Silvesternacht: 28-Jähriger zielt mit Pistole auf Polizisten in Dortmund

Jahreswechsel 2019/2020

Die Dortmunder Polizei spricht von einem zum Großteil ruhigen Wechsel in das neue Jahrzehnt. Allerdings mussten Polizisten in drei Fällen sogar ihre Dienstwaffe benutzen.

Dortmund

, 01.01.2020, 15:13 Uhr / Lesedauer: 2 min
Silvesternacht: 28-Jähriger zielt mit Pistole auf Polizisten in Dortmund

Der Jahreswechsel verlief bis auf wenige Ausnahmen ruhig für die Dortmunder Polizei. © Oliver Schaper

Wenn ein Jahr dem anderen weicht, wird das ausgiebig gefeiert. So auch wieder in diesem Jahr in Dortmund. Wie bereits in den vorherigen Jahren waren die Dortmunder Polizei und das Ordnungsamt gemeinsam im Einsatz.

Und es gab auch viel zu tun: Mehr als 400 Einsätze mussten die Beamten diesmal bewältigen. Darunter Ruhestörungen, Verkehrsunfälle und Körperverletzungen. Aber zum größten Teil sei der Jahreswechsel „absolut friedlich“ verlaufen, heißt es in einer Pressemitteilung der Polizei.

Drei Einsätze wegen Schreckschusspistolen

Es gab aber durchaus Einsätze, die etwas ernster waren. Zeugen informierten die Polizei, dass gegen 23 Uhr am Silvesterabend (31.12.) ein 19-jähriger Mann mit einer Schreckschusspistole aus seinem VW Golf schoss. Polizisten stoppten den Wagen an der Borsigstraße, Ecke Brunnenstraße. Sie stellten die Waffe sicher – nachdem sie den Mann mit gezogener Dienstwaffe ansprachen.

Gegen 1.10 Uhr meldeten Anwohner belästigende Böllerwürfe in der Münsterstraße. Vor Ort, an einem Mehrfamilienhaus, wurde die Polizeistreife auch direkt empfangen: Ein 29-jähriger Mann lief auf die Polizisten mit einer Pistole zu. Die Beamten zogen ihre Waffe und forderten den Mann auf, zu Boden zu gehen. Er wurde gefesselt, seine Waffe war ebenfalls eine Schreckschusspistole.

Etwas später um 2.20 Uhr gab es dann sogar noch einen dritten Fall mit einer Schreckschusspistole: Eigentlich nahmen die Polizisten gerade einen Unfall Am Grotenkamp, Ecke Kruckeler Straße, auf. Plötzlich feuerte ein Mann aus 40 bis 50 Metern auf die Polizisten. Der 28-Jährige ergriff daraufhin die Flucht – aber nur kurz. Die Polizisten überwältigten ihn.

In allen drei Fällen wird wegen des Verstoßes gegen das Waffengesetz ermittelt. In ihrer Pressemitteilung macht die Polizei deutlich, dass Beamte im Dienst nicht immer direkt erkennen können, ob es sich um eine Schreckschusswaffe oder um eine echte handelt. Die drei Männer hatten Glück, dass die Polizisten ruhig geblieben sind.
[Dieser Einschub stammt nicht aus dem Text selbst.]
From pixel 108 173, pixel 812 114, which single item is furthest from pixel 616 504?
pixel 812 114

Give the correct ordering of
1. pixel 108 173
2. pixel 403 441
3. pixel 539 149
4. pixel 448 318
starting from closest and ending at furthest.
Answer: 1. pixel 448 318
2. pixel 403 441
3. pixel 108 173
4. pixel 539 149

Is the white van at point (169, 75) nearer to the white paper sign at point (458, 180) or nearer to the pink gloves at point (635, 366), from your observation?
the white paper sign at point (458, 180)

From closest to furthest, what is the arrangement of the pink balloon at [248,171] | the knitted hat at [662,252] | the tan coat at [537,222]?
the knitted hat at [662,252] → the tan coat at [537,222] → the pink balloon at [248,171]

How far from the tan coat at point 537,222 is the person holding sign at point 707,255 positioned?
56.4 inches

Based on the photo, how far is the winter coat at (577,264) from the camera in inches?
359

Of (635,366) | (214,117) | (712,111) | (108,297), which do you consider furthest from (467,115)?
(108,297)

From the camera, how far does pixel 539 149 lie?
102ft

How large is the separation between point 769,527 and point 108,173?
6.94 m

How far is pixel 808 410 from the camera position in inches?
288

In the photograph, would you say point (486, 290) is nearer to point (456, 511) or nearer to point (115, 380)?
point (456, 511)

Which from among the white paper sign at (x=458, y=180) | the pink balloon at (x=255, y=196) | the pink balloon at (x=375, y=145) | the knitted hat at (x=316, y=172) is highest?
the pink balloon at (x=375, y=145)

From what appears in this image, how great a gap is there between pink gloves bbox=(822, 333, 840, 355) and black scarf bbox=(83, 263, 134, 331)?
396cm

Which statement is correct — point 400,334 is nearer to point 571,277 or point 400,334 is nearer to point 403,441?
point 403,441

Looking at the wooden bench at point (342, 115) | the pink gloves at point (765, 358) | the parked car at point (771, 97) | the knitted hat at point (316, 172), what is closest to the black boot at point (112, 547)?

450 Ansprachen wegen gefährlicher Pyrotechnik

Die Bundespolizei musste am Silvesterabend ebenfalls aktiv werden. Am Hauptbahnhof wurden zwei jugendliche Frauen (17 und 18) von einem Mann (49) sexuell belästigt. Nach Zeugenangaben fasste er den Frauen aus Castrop-Rauxel und Detmold gegen ihren Willen in den Schritt.

Der Mann wurde festgenommen und ins Polizeigewahrsam gebracht. Der Mann ist schon wegen ähnlicher Taten bei der Polizei bekannt. Es wurde ein Strafverfahren wegen sexueller Belästigung eingeleitet.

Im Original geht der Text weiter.